| Description of the task |
Output the records below again, precisely as they are written.

Saved data entries

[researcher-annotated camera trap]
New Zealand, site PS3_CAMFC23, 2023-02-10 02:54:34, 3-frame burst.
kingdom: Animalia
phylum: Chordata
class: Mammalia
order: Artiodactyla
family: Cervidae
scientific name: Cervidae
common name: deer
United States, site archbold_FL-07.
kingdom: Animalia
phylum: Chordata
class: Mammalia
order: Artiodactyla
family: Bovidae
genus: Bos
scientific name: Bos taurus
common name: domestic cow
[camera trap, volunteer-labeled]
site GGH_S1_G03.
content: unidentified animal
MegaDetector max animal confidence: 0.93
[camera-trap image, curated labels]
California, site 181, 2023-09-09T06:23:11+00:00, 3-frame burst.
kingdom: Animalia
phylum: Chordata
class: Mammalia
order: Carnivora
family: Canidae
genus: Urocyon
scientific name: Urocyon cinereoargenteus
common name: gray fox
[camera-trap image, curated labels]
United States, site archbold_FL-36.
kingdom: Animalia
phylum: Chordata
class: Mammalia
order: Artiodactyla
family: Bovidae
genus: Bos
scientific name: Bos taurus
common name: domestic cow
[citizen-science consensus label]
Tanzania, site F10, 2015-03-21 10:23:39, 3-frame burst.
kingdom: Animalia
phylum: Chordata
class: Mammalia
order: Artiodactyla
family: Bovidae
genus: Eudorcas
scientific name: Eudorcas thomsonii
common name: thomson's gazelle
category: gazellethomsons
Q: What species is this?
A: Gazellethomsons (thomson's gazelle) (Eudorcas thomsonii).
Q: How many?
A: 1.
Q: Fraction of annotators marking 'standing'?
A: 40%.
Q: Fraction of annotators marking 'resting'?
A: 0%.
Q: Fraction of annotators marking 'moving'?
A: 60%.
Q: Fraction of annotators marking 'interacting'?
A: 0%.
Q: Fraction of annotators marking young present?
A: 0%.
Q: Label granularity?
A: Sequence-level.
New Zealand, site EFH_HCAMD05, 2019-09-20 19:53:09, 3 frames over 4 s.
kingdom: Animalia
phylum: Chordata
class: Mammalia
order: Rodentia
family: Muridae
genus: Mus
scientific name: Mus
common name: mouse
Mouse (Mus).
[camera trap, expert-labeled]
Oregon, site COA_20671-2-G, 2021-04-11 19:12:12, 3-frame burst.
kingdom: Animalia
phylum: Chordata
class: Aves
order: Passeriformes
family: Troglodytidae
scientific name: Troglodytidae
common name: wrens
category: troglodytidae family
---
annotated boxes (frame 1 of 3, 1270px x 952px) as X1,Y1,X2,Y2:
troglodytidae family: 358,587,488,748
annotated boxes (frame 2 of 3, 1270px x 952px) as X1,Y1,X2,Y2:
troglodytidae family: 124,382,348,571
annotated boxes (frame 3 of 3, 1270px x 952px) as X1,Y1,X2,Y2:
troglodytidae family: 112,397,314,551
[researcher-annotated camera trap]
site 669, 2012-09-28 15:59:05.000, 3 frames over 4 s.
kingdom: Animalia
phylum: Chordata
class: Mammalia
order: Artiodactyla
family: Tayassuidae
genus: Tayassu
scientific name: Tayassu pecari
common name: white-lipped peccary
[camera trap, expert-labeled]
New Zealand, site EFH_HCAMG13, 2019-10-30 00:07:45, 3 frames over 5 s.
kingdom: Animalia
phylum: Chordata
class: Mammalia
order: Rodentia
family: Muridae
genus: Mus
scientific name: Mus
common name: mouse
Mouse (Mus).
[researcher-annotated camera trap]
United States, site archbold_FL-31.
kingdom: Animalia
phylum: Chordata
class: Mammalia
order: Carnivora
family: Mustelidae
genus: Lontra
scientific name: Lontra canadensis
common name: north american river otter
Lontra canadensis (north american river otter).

| Answer to this task |
[researcher-annotated camera trap]
New Zealand, site PS3_CAMFC23, 2023-02-10 02:54:34, 3-frame burst.
kingdom: Animalia
phylum: Chordata
class: Mammalia
order: Artiodactyla
family: Cervidae
scientific name: Cervidae
common name: deer
United States, site archbold_FL-07.
kingdom: Animalia
phylum: Chordata
class: Mammalia
order: Artiodactyla
family: Bovidae
genus: Bos
scientific name: Bos taurus
common name: domestic cow
[camera trap, volunteer-labeled]
site GGH_S1_G03.
content: unidentified animal
MegaDetector max animal confidence: 0.93
[camera-trap image, curated labels]
California, site 181, 2023-09-09T06:23:11+00:00, 3-frame burst.
kingdom: Animalia
phylum: Chordata
class: Mammalia
order: Carnivora
family: Canidae
genus: Urocyon
scientific name: Urocyon cinereoargenteus
common name: gray fox
[camera-trap image, curated labels]
United States, site archbold_FL-36.
kingdom: Animalia
phylum: Chordata
class: Mammalia
order: Artiodactyla
family: Bovidae
genus: Bos
scientific name: Bos taurus
common name: domestic cow
[citizen-science consensus label]
Tanzania, site F10, 2015-03-21 10:23:39, 3-frame burst.
kingdom: Animalia
phylum: Chordata
class: Mammalia
order: Artiodactyla
family: Bovidae
genus: Eudorcas
scientific name: Eudorcas thomsonii
common name: thomson's gazelle
category: gazellethomsons
Q: What species is this?
A: Gazellethomsons (thomson's gazelle) (Eudorcas thomsonii).
Q: How many?
A: 1.
Q: Fraction of annotators marking 'standing'?
A: 40%.
Q: Fraction of annotators marking 'resting'?
A: 0%.
Q: Fraction of annotators marking 'moving'?
A: 60%.
Q: Fraction of annotators marking 'interacting'?
A: 0%.
Q: Fraction of annotators marking young present?
A: 0%.
Q: Label granularity?
A: Sequence-level.
New Zealand, site EFH_HCAMD05, 2019-09-20 19:53:09, 3 frames over 4 s.
kingdom: Animalia
phylum: Chordata
class: Mammalia
order: Rodentia
family: Muridae
genus: Mus
scientific name: Mus
common name: mouse
Mouse (Mus).
[camera trap, expert-labeled]
Oregon, site COA_20671-2-G, 2021-04-11 19:12:12, 3-frame burst.
kingdom: Animalia
phylum: Chordata
class: Aves
order: Passeriformes
family: Troglodytidae
scientific name: Troglodytidae
common name: wrens
category: troglodytidae family
---
annotated boxes (frame 1 of 3, 1270px x 952px) as X1,Y1,X2,Y2:
troglodytidae family: 358,587,488,748
annotated boxes (frame 2 of 3, 1270px x 952px) as X1,Y1,X2,Y2:
troglodytidae family: 124,382,348,571
annotated boxes (frame 3 of 3, 1270px x 952px) as X1,Y1,X2,Y2:
troglodytidae family: 112,397,314,551
[researcher-annotated camera trap]
site 669, 2012-09-28 15:59:05.000, 3 frames over 4 s.
kingdom: Animalia
phylum: Chordata
class: Mammalia
order: Artiodactyla
family: Tayassuidae
genus: Tayassu
scientific name: Tayassu pecari
common name: white-lipped peccary
[camera trap, expert-labeled]
New Zealand, site EFH_HCAMG13, 2019-10-30 00:07:45, 3 frames over 5 s.
kingdom: Animalia
phylum: Chordata
class: Mammalia
order: Rodentia
family: Muridae
genus: Mus
scientific name: Mus
common name: mouse
Mouse (Mus).
[researcher-annotated camera trap]
United States, site archbold_FL-31.
kingdom: Animalia
phylum: Chordata
class: Mammalia
order: Carnivora
family: Mustelidae
genus: Lontra
scientific name: Lontra canadensis
common name: north american river otter
Lontra canadensis (north american river otter).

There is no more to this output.